By Diana Ballon
The steam is rising, like little puffs of clouds, leaving the confines of this curvaceous hot tub to escape into the cool March air. It’s a sunny blue day here at the stunning natural oasis of Le Nordik in Old Chelsea, a quaint town bordering the Gatineau Park. Like my fellow spa goers, we come here to relax and find stillness. An improved immune system, an opportunity to purify myself, both spiritually and physically, and the possibility of easing the muscle pain in my back are all other more elusive personal goals, but I’ll start with simply relaxing.
“Nature en spa” is an apt tagline for this place. The subtle pinks and grey of Canadian Shield rock blend with the white snow, the cedar cabins and gazebos that house the various relaxation areas, steam rooms and sauna. Only the coloured bathing suits of the patrons break this natural camouflage.
Le Nordik is located only 10 minutes from downtown Ottawa, so it’s an easy trip for urban dwellers. And I would add, well worth the journey. (Norway is a lot farther.) The concept of the Nordic baths comes from Scandinavian countries, where people use hot and cold water—hydrotherapy—as a way to relax and feel better physically and mentally. The activity is purported to eliminate toxins in the body, relax muscles, improve sleep quality, stimulate the immune system and improve overall oxygenation.
The Nordic spa experience is largely self-guided, so you move from sauna to pool to waterfall to chair or other location at your own pace. When you arrive, you first warm up your body in a sauna or steam bath for 10 to 15 minutes to open the pores and release toxins through sweat. Then you cool off under the Nordic waterfall or one of the pools to rinse off the toxins and tighten your pores, and follow with 10 to 15 minutes in one of their relaxation areas. You repeat this whole process three or four times, finishing with a dip in the hot tub or by having a massage or other treatments.
It’s all about relaxing. And relax I eventually do. But first, there are some stressful decisions. Do I start in the hot tub, the steam room or in the 98 or 70 degree hot tub? Then, I really must immerse myself in cold water, but will that be in the cold plunge pool, or by way of a quick drenching under the freezing cold waterfall? (I go for the latter, letting out a little cry from the shock: think someone suddenly dropping a bucket of ice cubes down your shirt.) Then there are several “relaxation options”: you can lie on a red mat and read a book or put on their ear phones and listen to preselected music. Or you can recline in a chair overlooking the pools or sit in front of a fire.
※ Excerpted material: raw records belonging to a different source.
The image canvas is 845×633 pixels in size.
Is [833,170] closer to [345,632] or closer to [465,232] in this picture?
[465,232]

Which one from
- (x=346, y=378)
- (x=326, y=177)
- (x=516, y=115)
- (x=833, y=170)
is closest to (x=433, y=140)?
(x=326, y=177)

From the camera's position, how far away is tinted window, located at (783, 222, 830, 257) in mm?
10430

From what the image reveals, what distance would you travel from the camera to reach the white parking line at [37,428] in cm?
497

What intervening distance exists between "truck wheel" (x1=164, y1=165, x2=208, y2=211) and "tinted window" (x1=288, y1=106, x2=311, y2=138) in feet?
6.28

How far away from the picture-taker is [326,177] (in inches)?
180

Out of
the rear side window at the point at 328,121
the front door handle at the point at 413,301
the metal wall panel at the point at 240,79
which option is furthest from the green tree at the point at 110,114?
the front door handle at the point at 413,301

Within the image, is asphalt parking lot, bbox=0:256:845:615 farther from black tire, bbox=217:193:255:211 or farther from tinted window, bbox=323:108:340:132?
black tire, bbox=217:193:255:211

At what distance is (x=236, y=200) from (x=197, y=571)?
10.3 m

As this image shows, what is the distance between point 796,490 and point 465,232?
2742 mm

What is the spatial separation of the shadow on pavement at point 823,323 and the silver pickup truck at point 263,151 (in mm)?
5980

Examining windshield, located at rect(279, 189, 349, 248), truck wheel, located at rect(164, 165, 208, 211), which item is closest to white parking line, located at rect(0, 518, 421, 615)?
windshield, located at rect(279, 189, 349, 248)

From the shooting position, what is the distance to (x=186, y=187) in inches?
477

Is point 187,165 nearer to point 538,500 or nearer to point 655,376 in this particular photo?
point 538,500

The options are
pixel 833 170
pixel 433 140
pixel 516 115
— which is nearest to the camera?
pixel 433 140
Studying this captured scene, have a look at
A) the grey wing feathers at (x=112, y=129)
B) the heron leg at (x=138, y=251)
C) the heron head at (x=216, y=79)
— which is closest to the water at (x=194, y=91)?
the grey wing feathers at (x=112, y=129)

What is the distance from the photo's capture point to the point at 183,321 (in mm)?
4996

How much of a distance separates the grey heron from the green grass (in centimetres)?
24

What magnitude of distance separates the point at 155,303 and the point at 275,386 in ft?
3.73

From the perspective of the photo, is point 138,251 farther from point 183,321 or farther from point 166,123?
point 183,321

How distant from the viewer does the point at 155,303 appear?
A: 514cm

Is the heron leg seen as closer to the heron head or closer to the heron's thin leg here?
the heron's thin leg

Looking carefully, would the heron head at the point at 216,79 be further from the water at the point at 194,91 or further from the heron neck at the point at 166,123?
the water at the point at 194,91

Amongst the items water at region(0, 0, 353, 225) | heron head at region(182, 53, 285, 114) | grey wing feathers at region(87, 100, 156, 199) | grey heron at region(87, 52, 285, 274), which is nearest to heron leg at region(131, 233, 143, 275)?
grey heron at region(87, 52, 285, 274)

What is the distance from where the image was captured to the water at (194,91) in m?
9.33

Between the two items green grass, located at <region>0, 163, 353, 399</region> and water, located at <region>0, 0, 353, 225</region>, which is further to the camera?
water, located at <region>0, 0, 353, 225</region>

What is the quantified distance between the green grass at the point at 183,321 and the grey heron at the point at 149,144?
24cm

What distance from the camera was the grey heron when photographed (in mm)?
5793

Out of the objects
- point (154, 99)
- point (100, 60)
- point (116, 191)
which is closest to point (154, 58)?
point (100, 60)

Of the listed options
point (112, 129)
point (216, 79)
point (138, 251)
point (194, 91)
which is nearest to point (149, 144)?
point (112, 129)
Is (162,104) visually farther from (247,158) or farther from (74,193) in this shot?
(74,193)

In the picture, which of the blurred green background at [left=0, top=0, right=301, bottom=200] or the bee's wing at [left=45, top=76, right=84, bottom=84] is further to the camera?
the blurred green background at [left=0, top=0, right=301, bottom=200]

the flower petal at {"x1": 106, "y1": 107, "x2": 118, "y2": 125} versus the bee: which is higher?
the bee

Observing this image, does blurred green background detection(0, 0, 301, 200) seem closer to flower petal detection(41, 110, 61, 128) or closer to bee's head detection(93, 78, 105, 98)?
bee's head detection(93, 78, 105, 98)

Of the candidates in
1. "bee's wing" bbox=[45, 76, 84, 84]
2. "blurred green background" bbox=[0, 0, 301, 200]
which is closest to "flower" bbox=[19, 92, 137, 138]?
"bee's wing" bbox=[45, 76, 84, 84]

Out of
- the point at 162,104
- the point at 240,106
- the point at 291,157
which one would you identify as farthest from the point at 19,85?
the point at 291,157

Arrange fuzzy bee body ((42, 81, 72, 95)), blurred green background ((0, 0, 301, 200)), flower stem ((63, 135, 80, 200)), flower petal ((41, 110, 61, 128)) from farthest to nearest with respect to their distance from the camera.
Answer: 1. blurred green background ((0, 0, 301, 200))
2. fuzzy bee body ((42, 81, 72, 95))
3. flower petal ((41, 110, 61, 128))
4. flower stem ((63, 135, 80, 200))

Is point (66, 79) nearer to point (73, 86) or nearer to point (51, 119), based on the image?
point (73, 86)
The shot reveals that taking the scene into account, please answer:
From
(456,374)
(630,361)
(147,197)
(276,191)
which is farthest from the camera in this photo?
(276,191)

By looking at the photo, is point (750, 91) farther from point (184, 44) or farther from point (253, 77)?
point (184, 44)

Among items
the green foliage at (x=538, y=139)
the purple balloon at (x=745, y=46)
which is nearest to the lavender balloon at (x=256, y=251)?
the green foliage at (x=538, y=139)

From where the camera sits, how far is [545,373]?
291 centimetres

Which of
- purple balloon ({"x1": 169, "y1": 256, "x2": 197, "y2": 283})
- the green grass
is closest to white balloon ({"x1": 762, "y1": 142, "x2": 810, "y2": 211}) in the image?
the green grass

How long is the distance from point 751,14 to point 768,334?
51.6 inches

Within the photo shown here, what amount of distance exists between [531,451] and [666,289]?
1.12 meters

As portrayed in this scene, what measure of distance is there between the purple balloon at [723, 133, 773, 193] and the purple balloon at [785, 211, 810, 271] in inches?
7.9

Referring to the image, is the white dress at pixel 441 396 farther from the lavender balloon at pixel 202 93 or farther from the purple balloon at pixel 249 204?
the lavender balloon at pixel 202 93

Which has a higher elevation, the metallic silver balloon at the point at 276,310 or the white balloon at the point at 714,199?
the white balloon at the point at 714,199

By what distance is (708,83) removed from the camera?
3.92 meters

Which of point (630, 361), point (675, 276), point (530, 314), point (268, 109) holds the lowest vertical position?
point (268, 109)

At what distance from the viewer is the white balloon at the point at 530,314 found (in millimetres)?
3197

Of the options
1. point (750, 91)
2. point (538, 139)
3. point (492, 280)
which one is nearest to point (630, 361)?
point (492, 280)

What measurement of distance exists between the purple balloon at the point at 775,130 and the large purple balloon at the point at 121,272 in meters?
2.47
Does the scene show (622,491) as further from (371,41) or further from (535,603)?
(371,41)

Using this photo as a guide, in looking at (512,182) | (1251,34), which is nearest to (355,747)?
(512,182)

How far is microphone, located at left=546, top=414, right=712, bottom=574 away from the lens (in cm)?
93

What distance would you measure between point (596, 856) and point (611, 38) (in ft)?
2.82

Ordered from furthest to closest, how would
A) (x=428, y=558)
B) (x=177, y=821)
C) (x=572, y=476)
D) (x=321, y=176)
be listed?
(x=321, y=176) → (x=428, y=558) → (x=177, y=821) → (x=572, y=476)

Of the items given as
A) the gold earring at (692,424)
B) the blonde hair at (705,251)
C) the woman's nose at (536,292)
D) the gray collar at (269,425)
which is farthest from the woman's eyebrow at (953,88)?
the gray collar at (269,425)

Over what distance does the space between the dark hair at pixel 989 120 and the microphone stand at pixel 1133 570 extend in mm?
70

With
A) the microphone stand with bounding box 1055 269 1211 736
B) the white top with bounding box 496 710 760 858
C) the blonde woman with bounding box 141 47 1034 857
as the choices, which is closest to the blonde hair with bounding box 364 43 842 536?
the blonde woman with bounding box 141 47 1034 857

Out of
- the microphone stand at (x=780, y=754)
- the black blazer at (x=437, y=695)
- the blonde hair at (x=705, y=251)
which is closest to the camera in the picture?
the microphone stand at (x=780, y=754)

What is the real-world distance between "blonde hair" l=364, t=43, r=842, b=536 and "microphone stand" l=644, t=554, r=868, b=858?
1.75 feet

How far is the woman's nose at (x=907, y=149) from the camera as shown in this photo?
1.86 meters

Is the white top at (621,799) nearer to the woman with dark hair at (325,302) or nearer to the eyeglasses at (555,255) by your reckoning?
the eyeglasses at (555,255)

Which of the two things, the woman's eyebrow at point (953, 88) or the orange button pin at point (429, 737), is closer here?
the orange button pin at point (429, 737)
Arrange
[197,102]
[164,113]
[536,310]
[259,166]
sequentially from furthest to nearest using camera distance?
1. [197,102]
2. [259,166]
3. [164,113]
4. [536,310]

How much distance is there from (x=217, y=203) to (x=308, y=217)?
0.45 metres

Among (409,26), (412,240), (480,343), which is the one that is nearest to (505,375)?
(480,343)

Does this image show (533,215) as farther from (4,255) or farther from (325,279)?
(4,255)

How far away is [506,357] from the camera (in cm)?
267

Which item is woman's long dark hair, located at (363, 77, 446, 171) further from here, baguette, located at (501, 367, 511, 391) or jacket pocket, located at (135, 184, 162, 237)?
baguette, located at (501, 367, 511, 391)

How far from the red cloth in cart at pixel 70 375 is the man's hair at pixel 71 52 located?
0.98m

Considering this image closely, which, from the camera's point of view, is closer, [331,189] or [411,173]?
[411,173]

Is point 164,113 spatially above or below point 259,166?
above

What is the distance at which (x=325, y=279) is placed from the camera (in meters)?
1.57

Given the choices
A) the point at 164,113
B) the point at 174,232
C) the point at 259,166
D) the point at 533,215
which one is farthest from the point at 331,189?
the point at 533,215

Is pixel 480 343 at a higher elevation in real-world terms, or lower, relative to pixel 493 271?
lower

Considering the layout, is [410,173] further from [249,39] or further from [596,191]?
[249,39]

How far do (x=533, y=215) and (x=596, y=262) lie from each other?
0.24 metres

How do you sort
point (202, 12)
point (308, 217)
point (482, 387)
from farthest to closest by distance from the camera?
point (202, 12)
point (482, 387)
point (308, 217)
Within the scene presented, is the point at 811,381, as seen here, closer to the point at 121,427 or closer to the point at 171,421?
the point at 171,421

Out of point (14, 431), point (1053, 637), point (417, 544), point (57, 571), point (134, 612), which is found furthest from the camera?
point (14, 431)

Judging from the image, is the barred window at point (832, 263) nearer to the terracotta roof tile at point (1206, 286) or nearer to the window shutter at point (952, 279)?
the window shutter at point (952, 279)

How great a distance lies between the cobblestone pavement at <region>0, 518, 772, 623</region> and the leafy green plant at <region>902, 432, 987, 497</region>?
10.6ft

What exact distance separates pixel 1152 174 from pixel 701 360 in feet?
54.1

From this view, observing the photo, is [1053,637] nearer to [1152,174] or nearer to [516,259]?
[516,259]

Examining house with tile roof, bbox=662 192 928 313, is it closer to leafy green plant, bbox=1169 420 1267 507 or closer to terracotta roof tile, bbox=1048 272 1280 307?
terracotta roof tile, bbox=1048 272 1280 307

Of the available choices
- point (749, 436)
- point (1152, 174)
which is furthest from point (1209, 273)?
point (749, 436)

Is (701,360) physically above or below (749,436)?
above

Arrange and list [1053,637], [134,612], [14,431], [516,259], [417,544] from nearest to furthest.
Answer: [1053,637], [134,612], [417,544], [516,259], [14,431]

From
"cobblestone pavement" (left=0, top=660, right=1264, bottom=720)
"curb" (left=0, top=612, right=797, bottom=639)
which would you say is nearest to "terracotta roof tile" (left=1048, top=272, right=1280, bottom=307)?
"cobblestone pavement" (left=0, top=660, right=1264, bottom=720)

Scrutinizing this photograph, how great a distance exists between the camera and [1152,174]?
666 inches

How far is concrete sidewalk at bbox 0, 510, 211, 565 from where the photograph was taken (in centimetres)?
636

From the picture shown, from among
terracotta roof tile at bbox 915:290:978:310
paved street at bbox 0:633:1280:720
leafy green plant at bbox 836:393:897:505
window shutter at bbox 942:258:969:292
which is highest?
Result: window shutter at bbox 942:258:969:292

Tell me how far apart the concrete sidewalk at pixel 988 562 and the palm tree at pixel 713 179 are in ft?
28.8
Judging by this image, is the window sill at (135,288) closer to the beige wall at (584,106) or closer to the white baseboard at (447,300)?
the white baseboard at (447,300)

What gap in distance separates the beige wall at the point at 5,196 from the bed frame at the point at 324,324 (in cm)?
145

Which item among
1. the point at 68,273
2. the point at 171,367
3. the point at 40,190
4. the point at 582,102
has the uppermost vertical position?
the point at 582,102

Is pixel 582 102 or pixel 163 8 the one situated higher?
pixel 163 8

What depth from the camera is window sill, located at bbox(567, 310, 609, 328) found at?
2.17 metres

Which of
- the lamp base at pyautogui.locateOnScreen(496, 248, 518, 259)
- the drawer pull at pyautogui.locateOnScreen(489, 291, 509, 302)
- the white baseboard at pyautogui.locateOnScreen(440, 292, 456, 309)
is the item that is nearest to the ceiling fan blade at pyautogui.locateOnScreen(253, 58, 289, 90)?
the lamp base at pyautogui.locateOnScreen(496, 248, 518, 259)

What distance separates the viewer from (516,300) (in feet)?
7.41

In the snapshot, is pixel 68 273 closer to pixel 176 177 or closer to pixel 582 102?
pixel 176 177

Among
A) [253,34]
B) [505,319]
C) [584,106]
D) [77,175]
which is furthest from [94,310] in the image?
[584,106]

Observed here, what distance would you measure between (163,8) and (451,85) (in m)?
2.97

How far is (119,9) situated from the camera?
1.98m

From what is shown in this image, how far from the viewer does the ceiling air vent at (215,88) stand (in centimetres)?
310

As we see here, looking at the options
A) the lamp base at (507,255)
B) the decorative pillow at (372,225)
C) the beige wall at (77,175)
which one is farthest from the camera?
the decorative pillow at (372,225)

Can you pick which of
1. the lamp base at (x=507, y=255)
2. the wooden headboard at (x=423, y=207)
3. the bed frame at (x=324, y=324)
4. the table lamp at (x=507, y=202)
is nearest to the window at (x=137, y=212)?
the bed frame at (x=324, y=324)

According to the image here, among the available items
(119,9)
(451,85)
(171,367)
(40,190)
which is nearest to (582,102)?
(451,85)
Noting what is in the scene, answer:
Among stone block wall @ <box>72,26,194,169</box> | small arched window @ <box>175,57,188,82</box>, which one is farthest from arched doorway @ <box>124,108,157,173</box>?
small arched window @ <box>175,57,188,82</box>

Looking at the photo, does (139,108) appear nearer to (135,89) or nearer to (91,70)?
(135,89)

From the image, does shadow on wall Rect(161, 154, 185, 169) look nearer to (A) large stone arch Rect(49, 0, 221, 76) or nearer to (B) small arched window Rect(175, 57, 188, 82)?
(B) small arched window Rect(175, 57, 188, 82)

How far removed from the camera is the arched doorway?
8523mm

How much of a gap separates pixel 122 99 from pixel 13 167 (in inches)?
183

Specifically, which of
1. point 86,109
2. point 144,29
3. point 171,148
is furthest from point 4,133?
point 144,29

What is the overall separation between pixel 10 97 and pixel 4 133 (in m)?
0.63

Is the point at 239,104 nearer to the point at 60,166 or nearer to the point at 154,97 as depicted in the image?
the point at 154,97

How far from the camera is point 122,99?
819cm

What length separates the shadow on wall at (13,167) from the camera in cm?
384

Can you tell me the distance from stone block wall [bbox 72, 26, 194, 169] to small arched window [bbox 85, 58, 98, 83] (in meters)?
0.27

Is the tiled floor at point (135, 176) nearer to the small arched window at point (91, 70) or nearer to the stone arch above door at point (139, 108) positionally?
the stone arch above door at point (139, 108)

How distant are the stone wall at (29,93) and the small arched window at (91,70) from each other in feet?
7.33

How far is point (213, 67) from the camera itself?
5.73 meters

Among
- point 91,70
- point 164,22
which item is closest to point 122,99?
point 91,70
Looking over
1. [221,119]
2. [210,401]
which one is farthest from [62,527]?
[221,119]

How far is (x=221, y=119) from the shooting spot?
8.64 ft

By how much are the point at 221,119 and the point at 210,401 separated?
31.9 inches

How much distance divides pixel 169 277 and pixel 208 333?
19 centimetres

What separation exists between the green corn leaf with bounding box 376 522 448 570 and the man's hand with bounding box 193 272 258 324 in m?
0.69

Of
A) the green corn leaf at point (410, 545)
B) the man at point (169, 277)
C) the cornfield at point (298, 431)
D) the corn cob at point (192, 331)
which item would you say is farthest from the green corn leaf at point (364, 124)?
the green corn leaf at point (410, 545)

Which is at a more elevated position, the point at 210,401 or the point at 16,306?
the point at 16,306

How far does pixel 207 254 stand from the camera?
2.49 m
Generally speaking, my default path is not to be relaxed, or to make quick decisions. So after the immersion in cold water, I begin flitting from one option to next, like someone grazing various food stations at a large gastronomic event. I eventually settle into my final resting spot. It’s perfect. Chairs are arranged in a circle around a firepit in a gazebo. No one’s speaking. A few people read. One gazes out the window, as though mesmerized. The woman next to me has fallen asleep, her mouth slightly ajar, a small regular snore. I’m in my white bath robe. The sky is blue. I breathe deeply. The heat has saturated my skin, and yes, I have begun to relax…
If you go
You’ll need a car to get here. (Or you can bike in warm weather.) There is no bus service from downtown. Weekends are the busiest, so plan to get here before noon. Capacity is 274 people. The spa is open from 9:00 a.m. to 10:00 pm daily, all-year round.
Baths and Spa Treatments
Admission is $44 (before taxes)—and includes two towels and a padlock: it’s a deal, particularly considering you can stay all. Bring your bathing suit, beach sandals and a bathrobe, or rent a robe for $10. Spa treatments are reasonably priced. For instance, a one-hour massage is $85—$115 if you want to combine it with access to the baths. Treatments include a Swedish, Californian, hot stone or Thai massage, and face, body, and foot and leg care.
For now, the only accommodations on the property is a charming five-bedroom cottage that you can rent with family, friends or for corporate functions. The cost is $595 per night based on six people (though it can accommodate 12), or $425 per eight-hour day for corporate groups. Plans are in the works to build a 100-room hotel on the property by 2013 or 2014. (Or if you live near Toronto: stay tuned. They plan to open another facility in Whitby, Ontario this summer.)
There are several options at their restaurant: choose from a three-course table d’hôte, a sandwich and salad lunch, tapas, wine and cheese, or port and chocolate fondue. Or sample some of each.